Re: PROBLEM: Remapping hugepages mappings causes kernel to return EINVAL

From: C.Wehrmeyer
Date: Mon Oct 23 2017 - 12:47:47 EST


On 23-10-17 18:13, Michal Hocko wrote:
On Mon 23-10-17 16:00:13, C.Wehrmeyer wrote:
And just to be very sure I've added:

if (madvise(buf1,ALLOC_SIZE_1,MADV_HUGEPAGE)) {
errno_tmp = errno;
fprintf(stderr,"madvise: %u\n",errno_tmp);
goto out;
}

/*Make sure the mapping is actually used*/
memset(buf1,'!',ALLOC_SIZE_1);

Is the buffer aligned to 2MB?

When I omit MAP_HUGETLB for the flags that mmap receives - no.

#define ALLOC_SIZE_1 (2 * 1024 * 1024)
[...]
buf1 = mmap (
NULL,
ALLOC_SIZE_1,
prot, /*PROT_READ | PROT_WRITE*/
flags /*MAP_PRIVATE | MAP_ANONYMOUS*/,
-1,
0
);

In such a case buf1 usually contains addresses which are aligned to 4 KiBs, such as 0x7f07d76e9000. 2-MiB-aligned addresses, such as 0x7f89f5e00000, are only produced with MAP_HUGETLB - which, if I understood the documentation correctly, is not the point of THPs as they are supposed to be transparent.

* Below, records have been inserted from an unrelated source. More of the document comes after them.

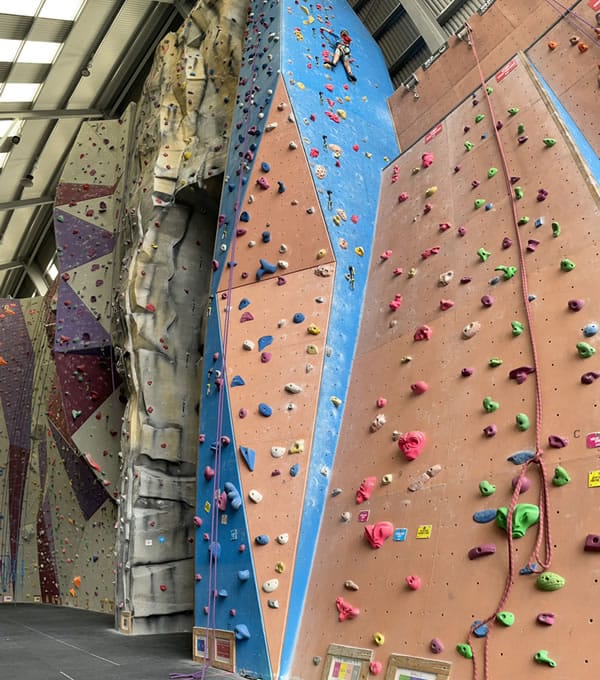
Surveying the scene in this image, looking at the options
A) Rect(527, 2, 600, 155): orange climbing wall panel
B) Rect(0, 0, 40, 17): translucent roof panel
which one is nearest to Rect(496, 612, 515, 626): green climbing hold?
Rect(527, 2, 600, 155): orange climbing wall panel

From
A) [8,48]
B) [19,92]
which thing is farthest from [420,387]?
[19,92]

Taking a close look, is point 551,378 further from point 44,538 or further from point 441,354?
point 44,538

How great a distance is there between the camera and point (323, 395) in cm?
445

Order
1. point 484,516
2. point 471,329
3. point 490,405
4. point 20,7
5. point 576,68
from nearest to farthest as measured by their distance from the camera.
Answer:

I'm not exactly sure how I'm supposed to force mmap to give me any other kind of address, if that is going to be your suggestion - unless I'd read the mapping configuration for the current process and find myself a spot where I can tell mmap to create a mapping for me using MAP_FIXED. But that wouldn't be transparent, either.

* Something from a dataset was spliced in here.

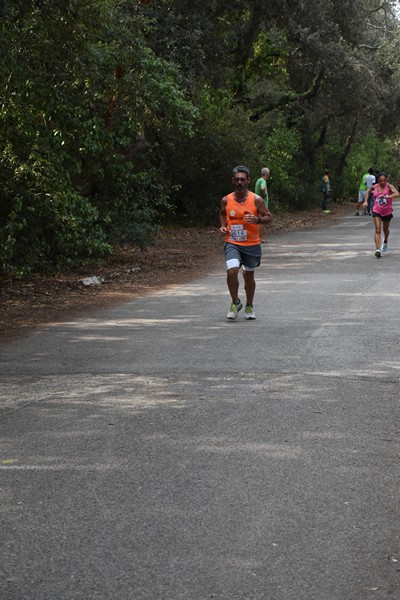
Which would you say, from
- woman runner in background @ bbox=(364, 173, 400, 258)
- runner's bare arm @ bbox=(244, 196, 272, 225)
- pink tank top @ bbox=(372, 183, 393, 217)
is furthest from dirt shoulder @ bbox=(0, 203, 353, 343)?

/*Give me time for monitoring*/
sleep(2000);

right after the mmap call. I've also made sure that nothing is being
optimised away by the compiler. With a 2MiB mapping being requested this
should be a good opportunity for the kernel, and yet when I try to figure
out how many THPs my processes uses:

$ cat /proc/21986/smaps | grep 'AnonHuge'

I just end up with lots of:

AnonHugePages: 0 kB

And cat /proc/meminfo | grep 'Huge' doesn't change significantly as well. Am
I just doing something wrong here, or shouldn't I trust the THP mechanisms
to actually allocate hugepages for me?

If the mapping is aligned properly then the rest is up to system and
availability of large physically contiguous memory blocks.

I have about 5 GiBs of free memory right now, and while I can not guarantee that memory fragmentation prevents the kernel from using THP, manually reserving 256 2-MiB pages through nr_hugepages and then freeing them works just fine. Yes, after allocating them I checked if nr_hugepages actually was 256. And yet, after immediately running my program, there would be no change any of the AnonHugePages elements that smaps exports. Also (while omitting MAP_HUGETLB) buf1 remains to be aligned to 4 KiB.